§ **EXERCISE DATA**
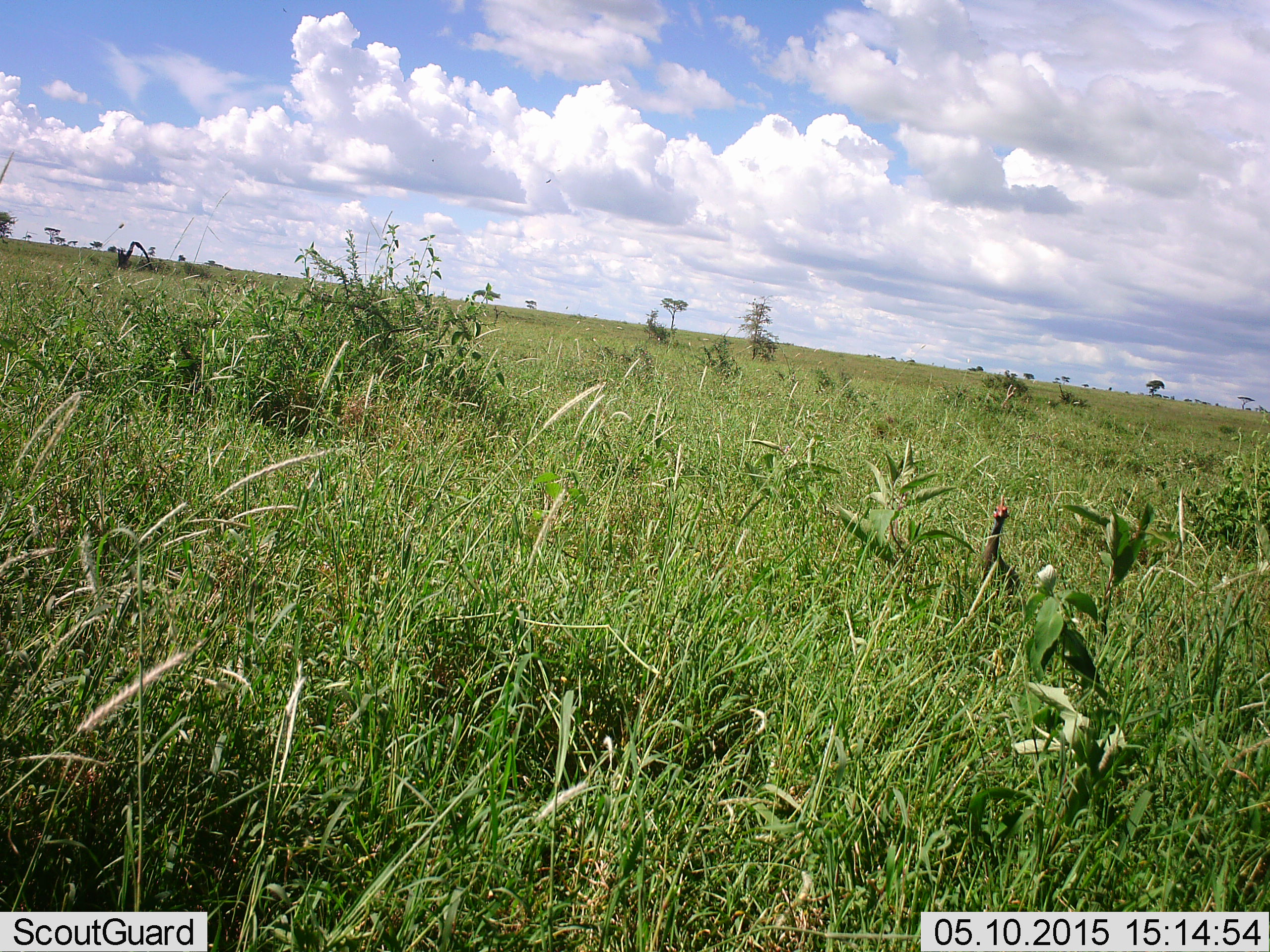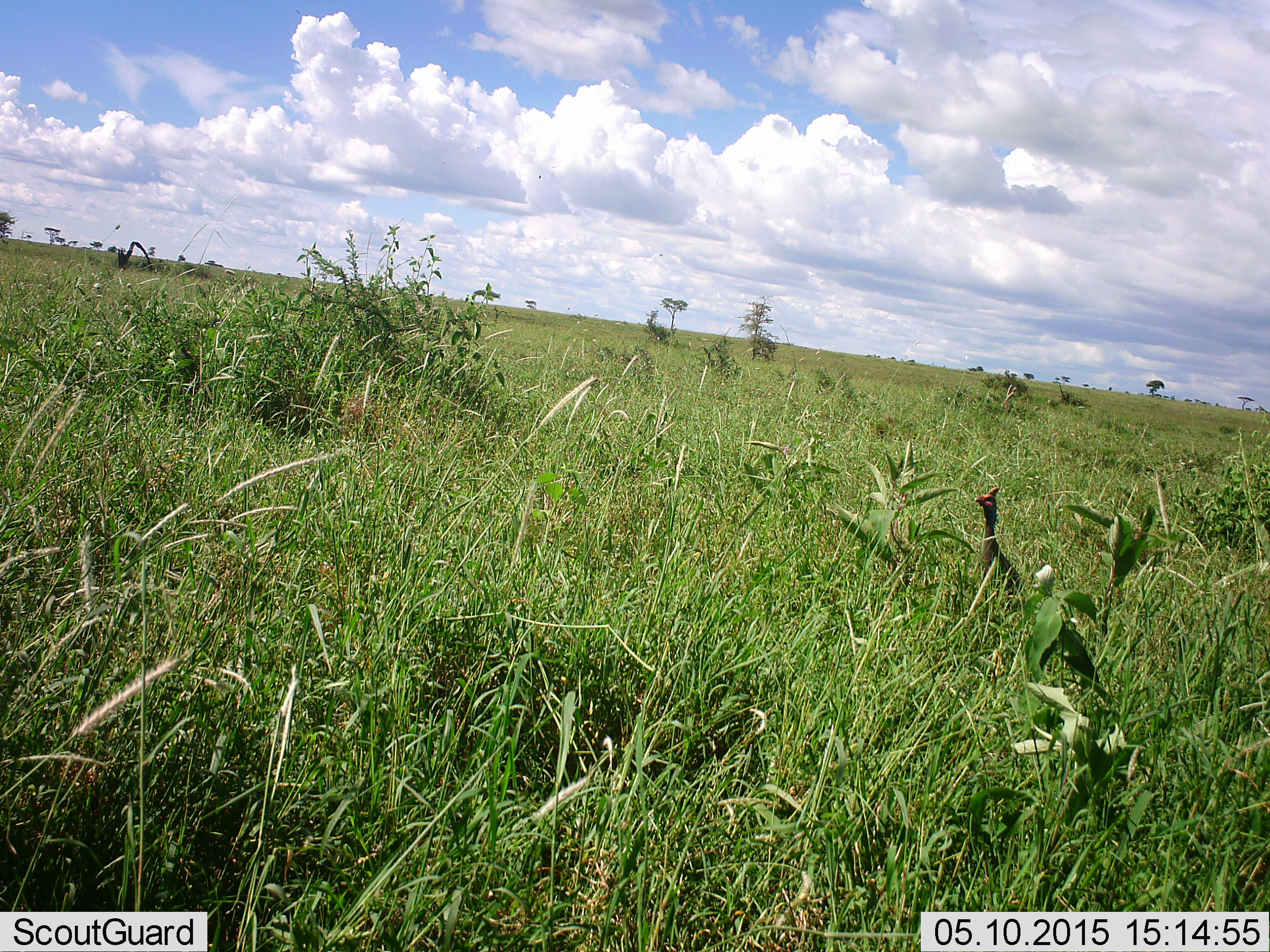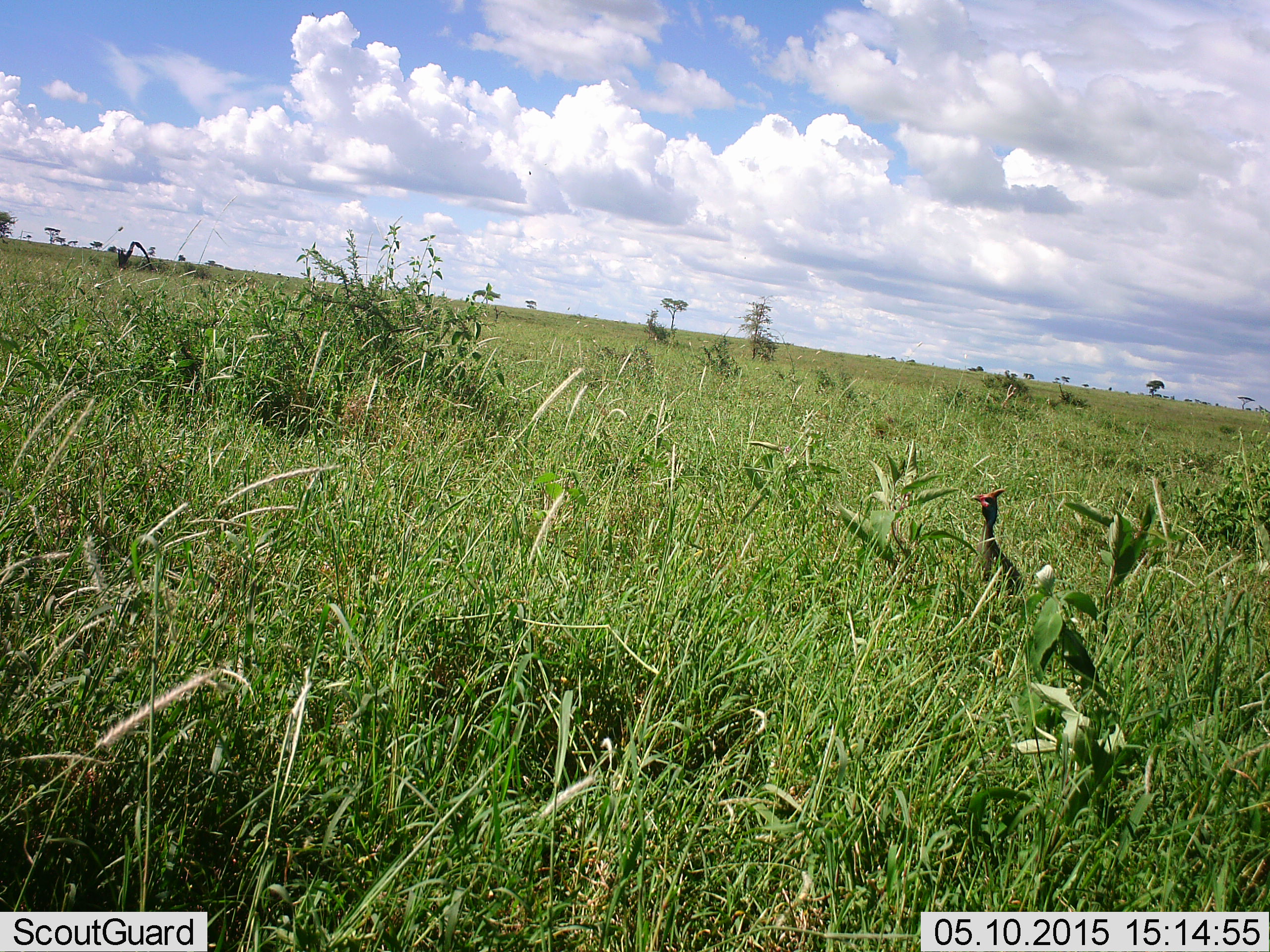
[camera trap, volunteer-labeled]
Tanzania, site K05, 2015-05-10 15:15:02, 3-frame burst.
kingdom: Animalia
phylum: Chordata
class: Aves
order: Galliformes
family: Numididae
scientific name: Numididae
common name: guinea fowl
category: guineafowl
Guineafowl (guinea fowl) (Numididae), count 1. Behavior (volunteer vote fractions): standing 100%, resting 0%, moving 0%, interacting 0%. Young present (vote fraction): 0%. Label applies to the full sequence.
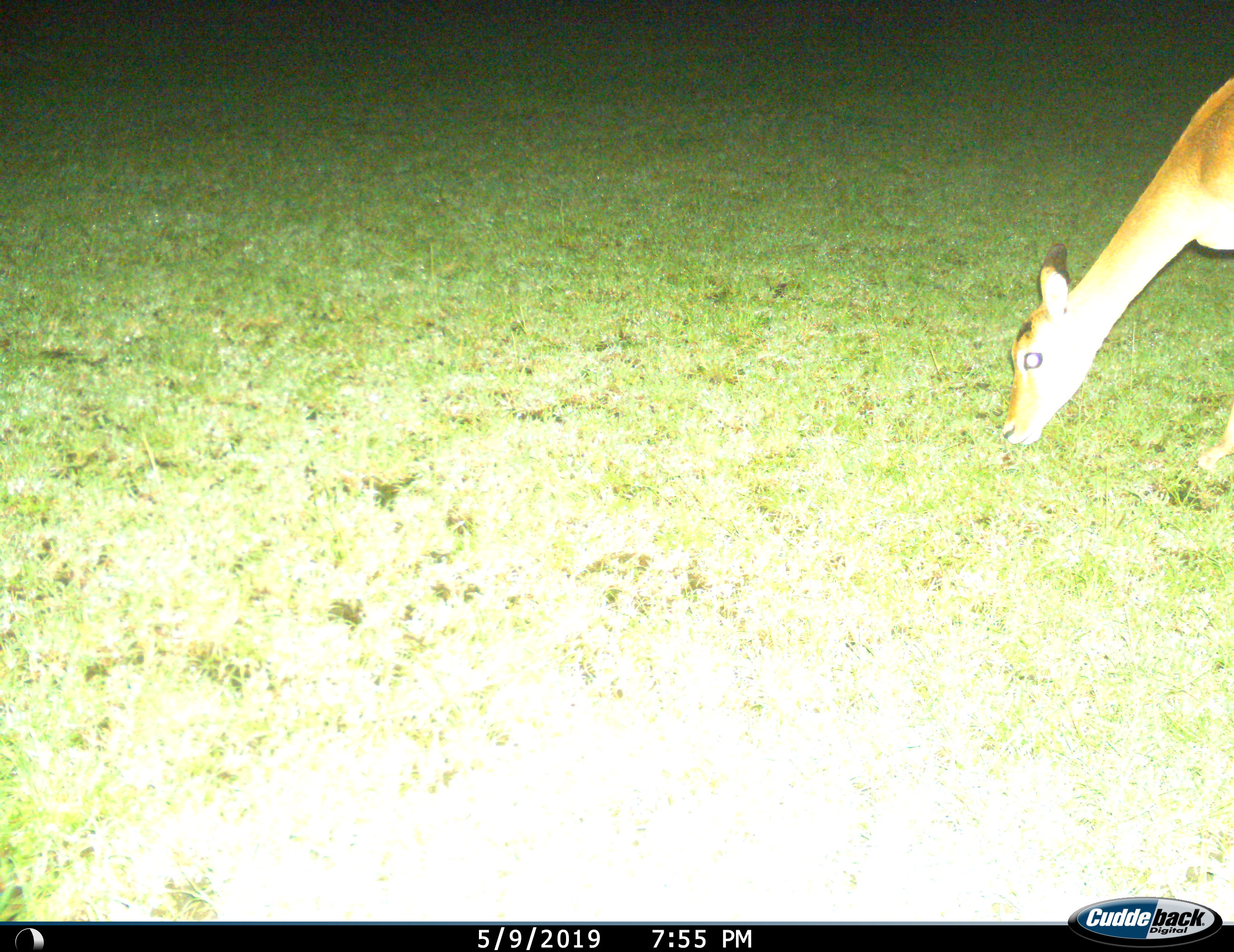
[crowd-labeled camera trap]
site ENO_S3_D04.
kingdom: Animalia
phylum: Chordata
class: Mammalia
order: Artiodactyla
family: Bovidae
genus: Aepyceros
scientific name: Aepyceros melampus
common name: impala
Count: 1.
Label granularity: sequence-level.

§ **WORK INSTRUCTIONS**
Set the listing down again exactly, skipping each picture.

§ **YOUR RESPONSE**
[camera trap, volunteer-labeled]
Tanzania, site K05, 2015-05-10 15:15:02, 3-frame burst.
kingdom: Animalia
phylum: Chordata
class: Aves
order: Galliformes
family: Numididae
scientific name: Numididae
common name: guinea fowl
category: guineafowl
Guineafowl (guinea fowl) (Numididae), count 1. Behavior (volunteer vote fractions): standing 100%, resting 0%, moving 0%, interacting 0%. Young present (vote fraction): 0%. Label applies to the full sequence.
[crowd-labeled camera trap]
site ENO_S3_D04.
kingdom: Animalia
phylum: Chordata
class: Mammalia
order: Artiodactyla
family: Bovidae
genus: Aepyceros
scientific name: Aepyceros melampus
common name: impala
Count: 1.
Label granularity: sequence-level.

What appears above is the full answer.